Il y a toujours un problème de marge dans l'agro-alimentaire. Sur Internet, il faut ajouter le coût du transport. Donc nous serrons nos marges pour proposer les mêmes prix que dans la grande distribution. Finalement, nous nous retrouvons donc tous dans un mouchoir de poche.

Vous travaillez sur un autre site de vin, Vins.fr. Pourquoi ?

Nous travaillons dessus depuis mai. Il est encore en test et deviendra totalement opérationnel dans le courant du premier semestre 2012. L'approche est différente de celle de Vinatis et vise une autre clientèle, moins connaisseuse de vins, avec d'autres attentes : petits vins peu chers, de consommation quotidienne, déstockage de lots bordelais, etc. Nous pourrons ainsi occuper plus largement le terrain de la vente de vins sur internet.. La navigation (par couleur plutôt que par région), les menus, la charte graphique seront pensés en ce sens. De même, la politique de prix sera adaptée et l'approche commerciale sera plus agressive. Les vins seront à 80 % les mêmes que sur Vinatis, mais les prix seront jusqu'à 20 ou 30% supérieurs sur Vins.fr. Cela va nous permettre d'émettre des bons de remise, de vendre sur les places de marché, de faire de l'affiliation et de travailler notre visibilité sur Internet.

Quels sont vos projets à l'international ?

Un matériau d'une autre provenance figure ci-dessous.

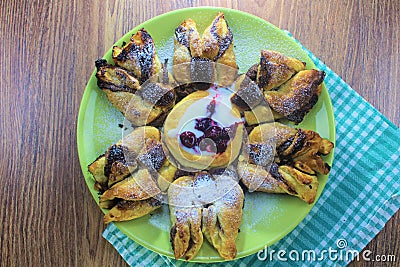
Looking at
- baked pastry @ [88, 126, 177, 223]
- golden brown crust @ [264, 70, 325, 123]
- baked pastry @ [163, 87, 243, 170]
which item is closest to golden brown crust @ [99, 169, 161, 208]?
baked pastry @ [88, 126, 177, 223]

Vinatis existe en anglais et en allemand mais les sites ne sont pas bons, ce ne sont que des traductions, alors qu'il faudrait s'adapter aux goûts locaux. A l'export, le vin est soumis à de nombreuses taxes, comme le tabac et l'essence par exemple. Vendre hors d'Europe est impossible : il faut des représentants fiscaux dans les pays et les procédures sont bien trop lourdes. En revanche, avoir des sites dédiés en Europe fait partie de nos projets pour 2012. Vins.fr ayant été pensé pour être décliné à l'étranger, nous déclinerons les deux : Vinatis et Vins.fr.

Emmanuel Toussaint et Olivier Lavigne ont fondé Vinatis en 2002 et ouvert le site marchand fin 2003. Son chiffre d'affaires était de 6,5 millions d'euros en 2010, soit une croissance annuelle de 35 %, pour un panier moyen de 210 euros.